Probing scene understanding in long-term memory using generative models
Poster Presentation 23.330: Saturday, May 16, 2026, 8:30 am – 12:30 pm, Banyan Breezeway
Session: Scene Perception: Models, natural image statistics
Schedule of Events | Search Abstracts | Symposia | Talk Sessions | Poster Sessions
Ritik Raina1 (ritik.raina@stonybrook.edu), Abe Leite1, Alexandros Graikos1, Seoyoung Ahn2, Gregory Zelinsky1; 1Stony Brook University, 2UC Berkeley
What information constitutes the long-term memory (LTM) representation of a viewed scene?

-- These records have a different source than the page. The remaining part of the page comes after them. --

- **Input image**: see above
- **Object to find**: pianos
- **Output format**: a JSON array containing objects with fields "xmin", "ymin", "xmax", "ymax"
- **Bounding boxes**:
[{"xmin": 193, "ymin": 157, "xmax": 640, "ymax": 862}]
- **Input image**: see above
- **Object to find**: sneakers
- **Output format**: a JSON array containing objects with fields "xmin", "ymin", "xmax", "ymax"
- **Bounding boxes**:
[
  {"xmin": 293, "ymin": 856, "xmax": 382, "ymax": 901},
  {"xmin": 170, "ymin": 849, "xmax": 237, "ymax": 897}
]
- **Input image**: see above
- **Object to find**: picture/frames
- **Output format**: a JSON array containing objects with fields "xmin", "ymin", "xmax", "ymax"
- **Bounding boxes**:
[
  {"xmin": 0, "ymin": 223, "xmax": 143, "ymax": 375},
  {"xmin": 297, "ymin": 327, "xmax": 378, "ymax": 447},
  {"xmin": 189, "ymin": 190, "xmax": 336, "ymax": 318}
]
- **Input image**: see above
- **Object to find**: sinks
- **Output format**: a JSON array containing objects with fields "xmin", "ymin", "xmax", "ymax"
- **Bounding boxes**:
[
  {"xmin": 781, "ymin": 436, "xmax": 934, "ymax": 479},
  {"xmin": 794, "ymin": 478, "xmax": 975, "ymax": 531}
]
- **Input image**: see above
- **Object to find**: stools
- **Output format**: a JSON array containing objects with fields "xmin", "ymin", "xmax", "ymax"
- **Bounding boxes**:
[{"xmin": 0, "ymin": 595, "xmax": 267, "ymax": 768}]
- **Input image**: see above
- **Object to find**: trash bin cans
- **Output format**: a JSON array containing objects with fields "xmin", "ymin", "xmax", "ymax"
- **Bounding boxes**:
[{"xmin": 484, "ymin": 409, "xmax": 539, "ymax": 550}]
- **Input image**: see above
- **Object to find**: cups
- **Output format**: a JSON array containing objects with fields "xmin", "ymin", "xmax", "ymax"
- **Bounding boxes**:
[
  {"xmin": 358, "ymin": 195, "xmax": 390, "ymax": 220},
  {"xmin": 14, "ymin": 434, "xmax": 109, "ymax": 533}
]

We use our Seen2Scene framework to identify metamers in LTM—generated scenes that are confused with previously-viewed images. Seen2Scene is a latent diffusion model that generates scenes from sparse inputs: fixation tokens (DINOv3 patches at fixated locations), a gist-like peripheral representation based on low-resolution information, and optionally text descriptions. For combined visual-text generations, custom attention processors adaptively weight contributions based on visual feature confidence—text features fill in where visual information is ambiguous. Seen2Scene was integrated into a behavioral experiment spanning two sessions. In Session 1, participants freely-viewed scenes for a variable number of fixations (1, 5, or 10), and then immediately provided a detailed verbal description via a microphone. After a minimum 1-day interval, participants returned for an old/new recognition task where test images included: (1) original scenes, (2) novel scenes not viewed in Session 1, (3) generations based on visual information alone, (4) generations based on verbal descriptions alone, or (5) generations combining both visual information and verbal descriptions. Vision-based generations produced the highest LTM metamerism rates, with the effect increasing with the number of fixations during Session 1 viewing. Verbal-only generations had low metamerism rates, performing only slightly above novel scenes. Adding verbal descriptions to vision-based generations did not increase metamerism rates. This implies that visual input during encoding, as captured by vision-based generations, primarily shapes our LTM scene representations, while verbal encoding contributes minimally. The retention interval revealed a striking crossover: metamerism from vision-based generations decreased with longer intervals, while metamerism from verbal-only generations increased. This pattern indicates that LTM representations initially reflect visual details, but may shift toward semantic content as perceptual details fade. Our findings reveal the multifaceted nature of LTM and demonstrate Seen2Scene as a powerful tool for probing scene memory representations.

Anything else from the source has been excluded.